# Work request
Your answer should give again, exactly, the lines from the beginning of the entries below through the line containing "5. PASCALINE". It must contain no pictures.

# Dataset records
BEGIN
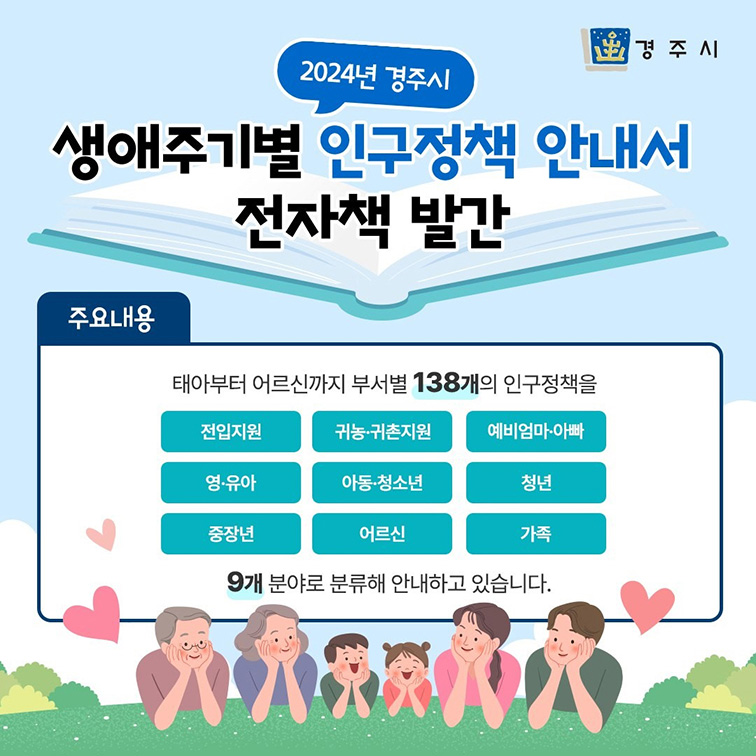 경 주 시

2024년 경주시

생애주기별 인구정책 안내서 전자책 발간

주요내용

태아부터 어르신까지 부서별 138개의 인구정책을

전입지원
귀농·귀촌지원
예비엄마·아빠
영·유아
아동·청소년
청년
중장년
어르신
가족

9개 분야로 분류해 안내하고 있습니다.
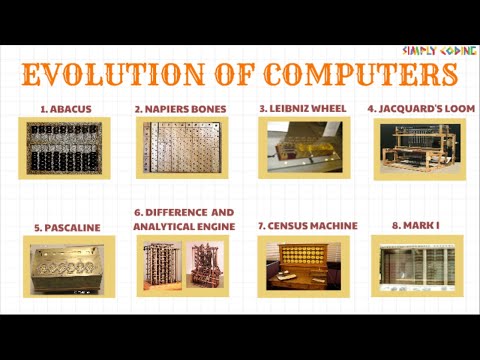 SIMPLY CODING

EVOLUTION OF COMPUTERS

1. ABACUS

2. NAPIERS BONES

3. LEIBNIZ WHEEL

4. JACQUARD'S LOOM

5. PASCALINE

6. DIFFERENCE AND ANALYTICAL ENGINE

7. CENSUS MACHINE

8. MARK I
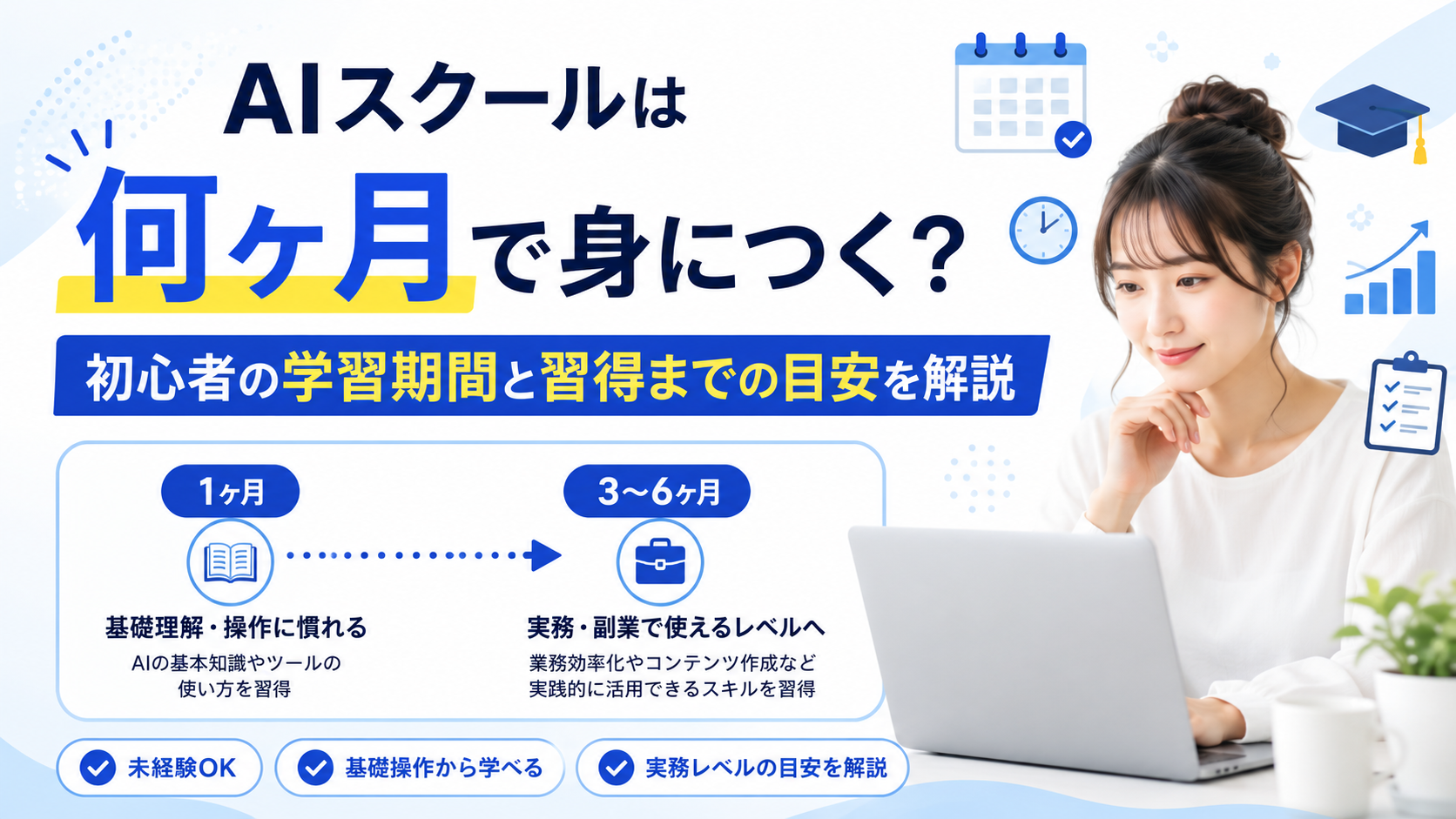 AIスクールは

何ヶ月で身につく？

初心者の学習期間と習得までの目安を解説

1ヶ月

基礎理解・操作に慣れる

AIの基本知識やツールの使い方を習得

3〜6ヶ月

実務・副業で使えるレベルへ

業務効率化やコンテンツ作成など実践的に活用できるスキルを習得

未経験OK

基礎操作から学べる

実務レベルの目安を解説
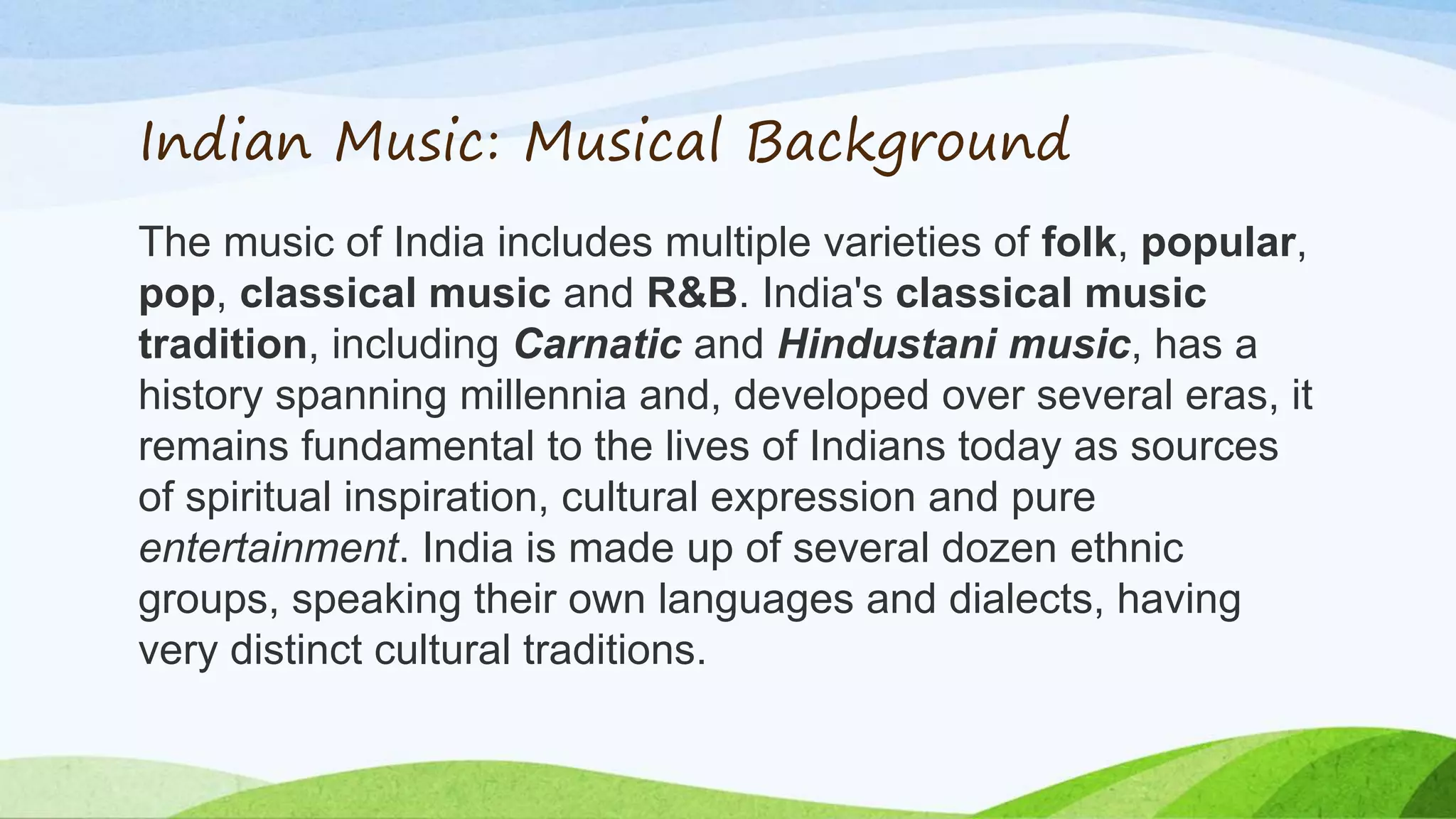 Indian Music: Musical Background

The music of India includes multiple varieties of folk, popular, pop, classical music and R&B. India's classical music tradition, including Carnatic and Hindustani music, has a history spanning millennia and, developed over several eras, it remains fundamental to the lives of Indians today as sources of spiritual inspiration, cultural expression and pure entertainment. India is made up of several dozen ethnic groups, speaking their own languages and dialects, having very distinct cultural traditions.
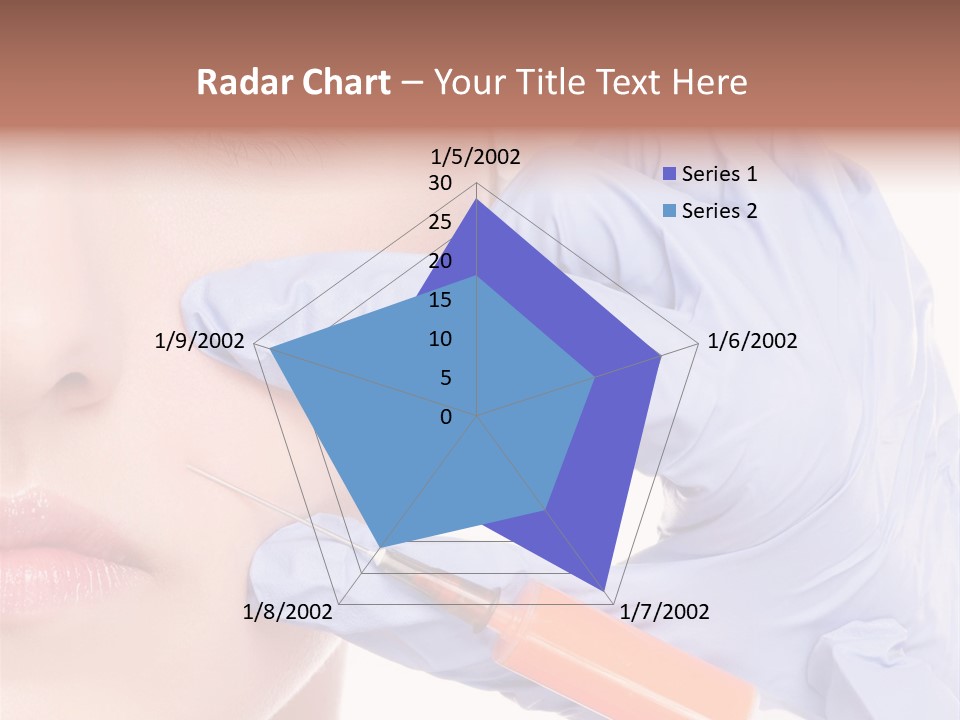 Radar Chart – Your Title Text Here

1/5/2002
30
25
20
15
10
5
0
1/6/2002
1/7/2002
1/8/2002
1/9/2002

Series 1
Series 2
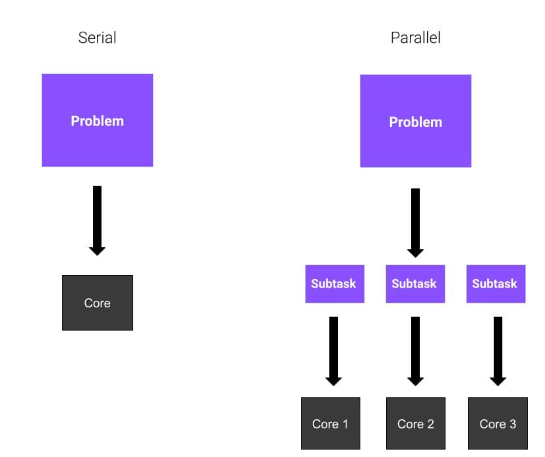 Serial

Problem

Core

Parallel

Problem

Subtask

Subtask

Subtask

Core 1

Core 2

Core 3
END
# Solution
 경 주 시

2024년 경주시

생애주기별 인구정책 안내서 전자책 발간

주요내용

태아부터 어르신까지 부서별 138개의 인구정책을

전입지원
귀농·귀촌지원
예비엄마·아빠
영·유아
아동·청소년
청년
중장년
어르신
가족

9개 분야로 분류해 안내하고 있습니다.
 SIMPLY CODING

EVOLUTION OF COMPUTERS

1. ABACUS

2. NAPIERS BONES

3. LEIBNIZ WHEEL

4. JACQUARD'S LOOM

5. PASCALINE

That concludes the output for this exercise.